> Task list
- a) List every online service named by brand in the shadow IT article, counting each service once.
- b) Please continue the shadow IT article from where it stops.

> Document segment
Shadow IT

Definition - What is Shadow IT[1]

Shadow IT is a term often used to describe information-technology systems and solutions built and used inside organizations without explicit organizational approval. It is also used, along with the term "Stealth IT", to describe solutions specified and deployed by departments other than the IT department. Shadow IT is considered by many an important source for innovation and such systems may turn out to be prototypes for future approved IT solutions. On the other hand, shadow IT solutions are not often in line with the organization's requirements for control, documentation, security, reliability, etc., although these issues can apply equally to authorized IT solutions.

The consequence of stealth IT is that it opens up both security and legal risks for the company. Unfortunately, IT doesn’t discover many of the stealth IT incidences until they have caused significant damage. By then it is a much bigger problem to fix. The IT department loses control on activities and services in the organization and often Sys Admins find themselves solving issues that they originally had nothing to do with.

While the IT department may not handle the physical infrastructure or management of Shadow IT applications and services, IT does carry the burden of ensuring security and compliance for the corporate data that employees create and transmit through Shadow IT sources. This creates mixed feelings toward Shadow IT, as some enterprises are willing to embrace the innovation and increased productivity it can deliver, while others aren't as willing to look past the increased risk of security and compliance complications of Shadow IT.[2]

Shadow IT Technologies[3]

Here are some common stealth or shadow IT technologies that may already exist in your company.

  • Online/Cloud Storage: With the numerous online or cloud-based storage services like Dropbox, SkyDrive, and Google Drive, users have quick and easy methods to store files online. They can sync them between computers, access data from anywhere, and even easily install and use on personal devices.
  • Free File Transfer: Company email accounts generally have limits on file attachment sizes. Users frequently need to exceed these limits, and end up finding a work-around by using external file transfer sites that offer a free service. Online services like YouSendIt or DropBox let you upload large files to their servers; you can then send a link to anyone you want so it can be downloaded.

Records from a collection
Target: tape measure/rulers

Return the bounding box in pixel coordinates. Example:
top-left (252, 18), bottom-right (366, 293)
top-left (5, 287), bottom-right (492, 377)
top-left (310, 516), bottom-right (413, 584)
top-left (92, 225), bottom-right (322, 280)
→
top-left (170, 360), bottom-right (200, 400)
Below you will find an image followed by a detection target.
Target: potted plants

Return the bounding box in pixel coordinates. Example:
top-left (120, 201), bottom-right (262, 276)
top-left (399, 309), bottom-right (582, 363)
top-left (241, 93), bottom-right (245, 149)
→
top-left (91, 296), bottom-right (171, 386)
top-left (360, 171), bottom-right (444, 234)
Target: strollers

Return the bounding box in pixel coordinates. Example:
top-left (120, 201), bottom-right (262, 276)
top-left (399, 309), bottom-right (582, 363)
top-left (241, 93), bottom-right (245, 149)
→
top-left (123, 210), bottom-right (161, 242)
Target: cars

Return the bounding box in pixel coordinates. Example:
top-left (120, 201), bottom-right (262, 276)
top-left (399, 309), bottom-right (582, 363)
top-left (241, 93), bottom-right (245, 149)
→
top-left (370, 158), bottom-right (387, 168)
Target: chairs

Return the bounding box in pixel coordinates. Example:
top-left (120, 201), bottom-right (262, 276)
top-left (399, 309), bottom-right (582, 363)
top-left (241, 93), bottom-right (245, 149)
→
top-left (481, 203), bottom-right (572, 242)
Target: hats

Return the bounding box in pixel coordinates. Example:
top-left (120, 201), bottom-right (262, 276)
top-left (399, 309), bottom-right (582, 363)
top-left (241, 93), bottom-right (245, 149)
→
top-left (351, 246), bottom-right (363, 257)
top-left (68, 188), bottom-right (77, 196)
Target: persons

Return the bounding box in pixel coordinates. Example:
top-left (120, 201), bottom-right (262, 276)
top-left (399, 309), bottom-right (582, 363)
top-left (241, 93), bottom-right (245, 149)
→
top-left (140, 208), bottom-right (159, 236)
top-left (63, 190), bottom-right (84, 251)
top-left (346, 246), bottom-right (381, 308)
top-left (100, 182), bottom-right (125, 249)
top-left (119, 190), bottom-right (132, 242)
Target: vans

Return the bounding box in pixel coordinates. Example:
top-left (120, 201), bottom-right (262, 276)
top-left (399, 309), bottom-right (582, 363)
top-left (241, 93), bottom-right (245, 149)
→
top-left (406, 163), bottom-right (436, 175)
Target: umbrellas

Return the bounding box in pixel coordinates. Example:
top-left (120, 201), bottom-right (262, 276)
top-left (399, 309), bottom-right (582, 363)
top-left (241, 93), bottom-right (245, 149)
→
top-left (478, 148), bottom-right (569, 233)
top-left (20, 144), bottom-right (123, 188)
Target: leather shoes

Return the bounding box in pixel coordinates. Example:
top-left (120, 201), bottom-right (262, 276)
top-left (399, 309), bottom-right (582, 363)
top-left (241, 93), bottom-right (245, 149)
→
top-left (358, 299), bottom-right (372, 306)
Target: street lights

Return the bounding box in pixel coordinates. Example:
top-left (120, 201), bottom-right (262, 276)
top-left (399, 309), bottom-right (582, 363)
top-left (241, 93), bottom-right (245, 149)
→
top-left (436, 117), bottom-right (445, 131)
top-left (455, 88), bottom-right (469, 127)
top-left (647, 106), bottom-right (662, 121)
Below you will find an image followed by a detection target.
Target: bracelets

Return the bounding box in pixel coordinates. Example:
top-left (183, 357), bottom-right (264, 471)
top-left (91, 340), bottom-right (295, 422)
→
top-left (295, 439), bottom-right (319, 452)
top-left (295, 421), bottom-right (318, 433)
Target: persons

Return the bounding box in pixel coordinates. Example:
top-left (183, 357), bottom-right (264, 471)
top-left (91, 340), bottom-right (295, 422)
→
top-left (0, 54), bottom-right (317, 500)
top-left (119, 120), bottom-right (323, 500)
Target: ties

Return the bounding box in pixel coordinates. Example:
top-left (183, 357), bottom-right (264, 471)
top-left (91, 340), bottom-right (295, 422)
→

> Answers below
- a) Dropbox, SkyDrive, Google Drive, YouSendIt

- b)
  • Personal Email Accounts: Companies require their employees to conduct business using the corporate email system. However, users frequently use their personal email—Hotmail or Gmail accounts either because they want to attach large files, connect using their personal devices, or because they think the company email is too slow.
  • Cloud-based IP Telephony services: Employees often use cloud-based IP Telephony services like Skype or Google Voice to communicate with others both inside and outside the organization. The problem here is that the company stands to lose data or valuable customer information once the employee leaves the organization.
  • Website Hosting: When an employee goes completely outside IT to put up a project or department Website with a 3rd-party hosting provider, there comes a point where that employee leaves the organization. As a result, there is nobody to maintain the site, the subscription expires and the site goes down.
  • Infrastructure/Hardware Purchase: Companies employ hardware standards to help make support manageable throughout the organization. But problems can occur is an executive makes his own hardware purchase and expects IT to support it. For example, application development departments use Amazon Web Services (AWS) to have their production environments ready to go in less time than their own IT processes.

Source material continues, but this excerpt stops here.